Adam yang tengah mencoret-coret halaman belakang bukunya karena suntuk pun mendongak. Seluruh murid X-4 yang tadinya fokus memperhatikan Ibu Ros menjelaskan di papan tulis pun kini beralih fokus menatap Adam.

Gian yang kebetulan duduk bersebelahan dengan cowok itu menyenggol lengan Adam.

"Kenapa lagi lo?" bisik Gian yang tidak ditanggapi oleh Adam.

Adam hanya diam. Berusaha mencerna alasan mengapa namanya dipanggil. Setelah menerka-nerka sesuatu hal, dia langsung mendengus sebal.

"Sekali lagi, kepada siswa yang bernama Xaverio Adam harap segera ke ruang kepala sekolah sekarang!"

Panggilan kedua dari pengeras suara kembali ditujukan pada Adam.

"Kamu tidak dengar? Cepat ke ruang kepala sekolah!" bentak Ibu Ros kesal. Sebab Adam sedari tadi tidak berkutik dari tempatnya.

Adam lalu beranjak dari tempat duduknya dengan wajah datar yang memancarkan aura yang dingin. Devan dan Gian saling bertukar tatap, seperti keduanya sedang berbicara namun tak bersuara. Mereka dua bahkan sudah menebak alasan mengapa nama Adam dipanggil.

— ㅇ —

Adam sudah menduga bahwa panggilan itu memang ditujukan padanya hanya untuk mempertemukannya dengan Rio. Setelah rapat guru dan direktur sekolah selesai, Adam masih melihat mobil ayahnya terparkir rapi. Yang bertanda bahwa ayahnya belum meninggalkan sekolah.

Dan disinilah mereka sekarang, duduk saling berhadapan di ruang kepala sekolah. Hanya mereka berdua. Sebab Rio meminta sang Kepala Sekolah untuk memberikan dia waktu berbicara dengan anak tunggalnya tersebut.

Rio memperhatikan sudut bibir Adam yang sedikit terluka akibat pukulan Yogi tadi. Rio sudah mendengar semuanya, bahwa selama rapat tadi, Adam terlibat perkelahian lagi. Seperti itulah yang dia dengar dari mulut ke mulut.

"Mau jadi jagoan lagi?" tanya Rio terkesan dingin namun tegas.

Adam tidak menjawab. Dia hanya diam, memperhatikan sepatu sekolahnya dan sesekali menggerakkan kakinya.

"Jawab, Adam!" suara Rio meninggi. Terlihat jelas bahwa pria itu sedang menahan emosinya.

"Dia yang mukul Adam duluan." jawab Adam sekenanya.

"Dasar pembohong!" Rio membentak, "Kamu yang cari gara-gara kan? Memang benar kamu tidak pernah bisa diatur!" Rio membentak lagi. Nada bicaranya terkesan menuduh Adam. Apa yang keluar dari mulut Rio barusan benar-benar membuat hati Adam terasa nyeri.
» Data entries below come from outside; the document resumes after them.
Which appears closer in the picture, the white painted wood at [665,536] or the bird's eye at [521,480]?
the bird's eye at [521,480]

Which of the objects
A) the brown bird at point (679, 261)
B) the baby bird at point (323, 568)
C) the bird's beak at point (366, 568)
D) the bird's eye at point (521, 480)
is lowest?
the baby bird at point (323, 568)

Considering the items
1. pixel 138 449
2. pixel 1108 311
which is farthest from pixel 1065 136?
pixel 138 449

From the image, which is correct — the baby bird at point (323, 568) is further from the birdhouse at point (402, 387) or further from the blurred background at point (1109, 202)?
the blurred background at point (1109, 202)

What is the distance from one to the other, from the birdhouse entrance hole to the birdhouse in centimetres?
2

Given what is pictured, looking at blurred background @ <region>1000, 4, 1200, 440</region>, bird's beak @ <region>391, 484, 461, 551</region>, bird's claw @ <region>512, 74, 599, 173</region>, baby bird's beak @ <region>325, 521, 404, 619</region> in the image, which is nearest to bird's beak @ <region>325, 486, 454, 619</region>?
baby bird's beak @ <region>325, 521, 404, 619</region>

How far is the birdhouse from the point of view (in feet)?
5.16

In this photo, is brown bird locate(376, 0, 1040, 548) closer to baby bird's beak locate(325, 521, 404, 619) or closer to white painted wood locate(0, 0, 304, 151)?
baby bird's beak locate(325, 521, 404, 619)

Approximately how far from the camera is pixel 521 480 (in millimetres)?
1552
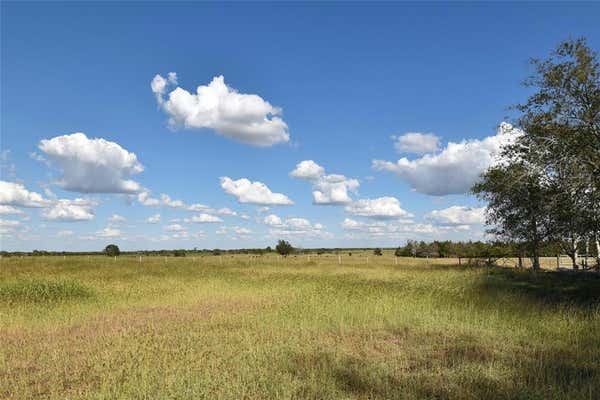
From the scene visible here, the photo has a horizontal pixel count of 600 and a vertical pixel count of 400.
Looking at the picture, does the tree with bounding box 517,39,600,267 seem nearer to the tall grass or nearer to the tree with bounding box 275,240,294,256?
the tall grass

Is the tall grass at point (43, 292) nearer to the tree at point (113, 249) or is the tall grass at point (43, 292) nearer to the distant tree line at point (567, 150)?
the distant tree line at point (567, 150)

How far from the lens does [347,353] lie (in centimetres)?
873

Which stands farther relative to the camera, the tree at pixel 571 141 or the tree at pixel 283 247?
the tree at pixel 283 247

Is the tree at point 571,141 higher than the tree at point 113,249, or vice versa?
the tree at point 571,141

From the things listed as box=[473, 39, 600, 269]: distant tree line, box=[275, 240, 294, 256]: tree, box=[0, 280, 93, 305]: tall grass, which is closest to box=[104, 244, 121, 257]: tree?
box=[275, 240, 294, 256]: tree

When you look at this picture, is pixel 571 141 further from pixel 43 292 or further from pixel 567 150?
pixel 43 292

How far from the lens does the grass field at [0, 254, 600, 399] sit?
6.70 meters

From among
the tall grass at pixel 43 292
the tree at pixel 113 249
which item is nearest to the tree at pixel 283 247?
the tree at pixel 113 249

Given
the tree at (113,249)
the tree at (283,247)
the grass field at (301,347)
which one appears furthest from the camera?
the tree at (113,249)

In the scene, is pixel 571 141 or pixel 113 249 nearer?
pixel 571 141

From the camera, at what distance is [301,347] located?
9258 millimetres

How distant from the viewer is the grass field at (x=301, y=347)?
6699mm

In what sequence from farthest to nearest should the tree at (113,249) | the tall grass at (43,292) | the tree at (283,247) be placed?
1. the tree at (113,249)
2. the tree at (283,247)
3. the tall grass at (43,292)

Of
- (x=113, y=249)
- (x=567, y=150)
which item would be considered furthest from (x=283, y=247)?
(x=567, y=150)
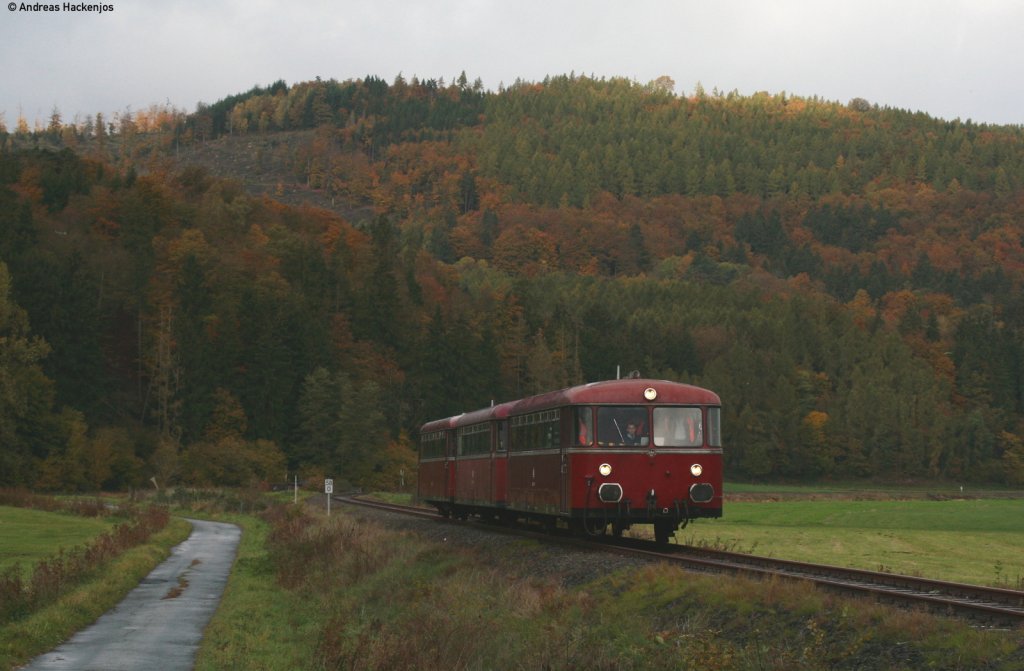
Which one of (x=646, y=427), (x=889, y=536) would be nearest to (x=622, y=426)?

Bagaimana bisa ayahnya semudah itu menyalahkannya? Padahal memang benar bukan Adam yang memukul duluan. Dia bahkan tidak melakukan perlawanan sebab cowok itu sadar bahwa ayahnya sedang berada di sekolah.

"Kayaknya Adam selalu salah ya di mata, Papa?" Adam bersuara, "Adam udah jujur. Bukan Adam yang nyerang duluan. Adam juga nggak nyerang balik. Coba aja tanya ke teman-teman Adam."
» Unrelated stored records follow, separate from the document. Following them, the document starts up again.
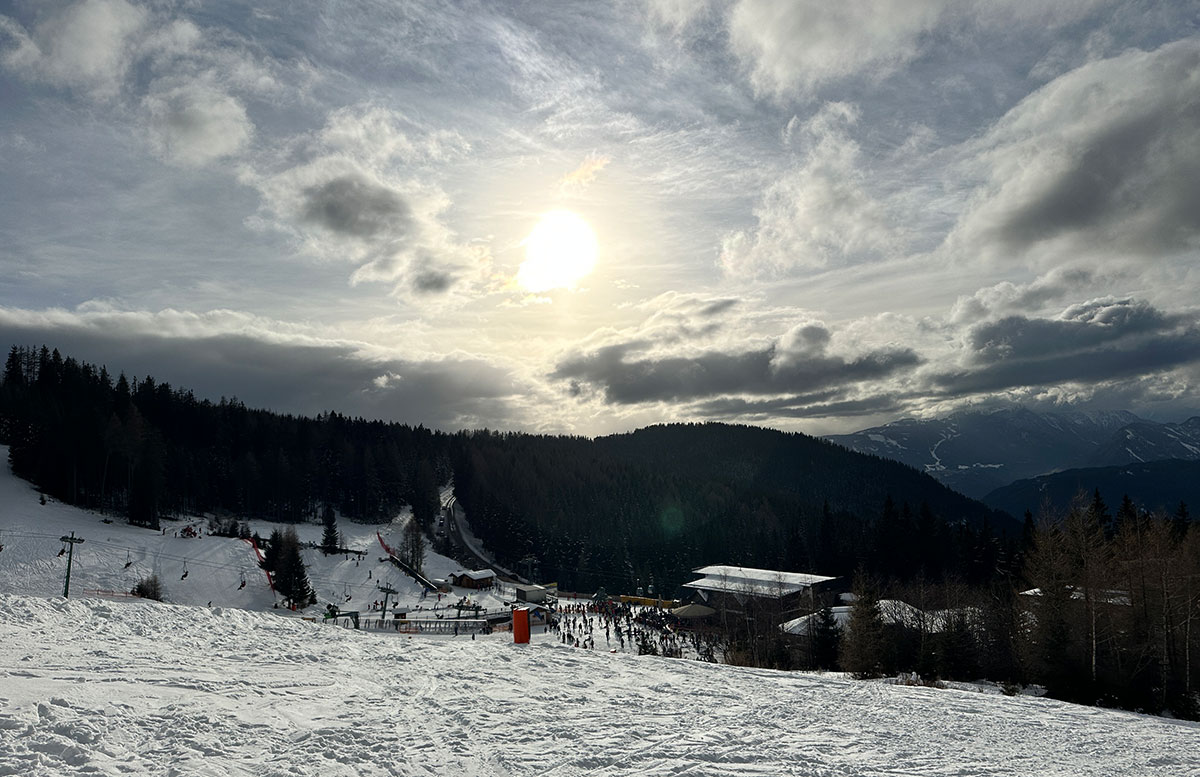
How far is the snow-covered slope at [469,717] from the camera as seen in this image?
30.9ft

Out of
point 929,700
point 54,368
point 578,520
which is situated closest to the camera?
point 929,700

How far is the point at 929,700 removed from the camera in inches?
666

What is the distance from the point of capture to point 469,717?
1238cm

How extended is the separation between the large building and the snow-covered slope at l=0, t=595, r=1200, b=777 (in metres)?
41.7

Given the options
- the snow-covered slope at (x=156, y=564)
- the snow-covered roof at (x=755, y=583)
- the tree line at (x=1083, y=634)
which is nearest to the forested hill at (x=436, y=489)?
the snow-covered slope at (x=156, y=564)

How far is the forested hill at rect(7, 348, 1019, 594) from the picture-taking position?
7212 cm

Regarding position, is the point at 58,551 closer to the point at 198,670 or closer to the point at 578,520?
the point at 198,670

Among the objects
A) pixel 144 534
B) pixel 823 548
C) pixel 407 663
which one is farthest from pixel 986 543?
pixel 144 534

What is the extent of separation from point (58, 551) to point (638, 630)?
47167 mm

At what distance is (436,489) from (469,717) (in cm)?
11384

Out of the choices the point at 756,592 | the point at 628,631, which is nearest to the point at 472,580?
the point at 628,631

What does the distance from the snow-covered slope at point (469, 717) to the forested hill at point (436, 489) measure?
194 feet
"Dasar pembohong! Bisa saja kan kamu menghasut teman kamu untuk berbohong!" Rio kembali menyudutkan Adam, membuat cowok itu mengepalkan tangannya. Berusaha menepis nyeri dalam hatinya karena telah disudutkan oleh ayahnya sendiri.

Adam menarik napas kasar lalu membuangnya, "Ya terserah, Papa."

Adam berdiri dari tempatnya lalu tanpa permisi dia berjalan keluar dari kepala sekolah dengan perasaan kecewa dan marah yang membeludak dalam dada.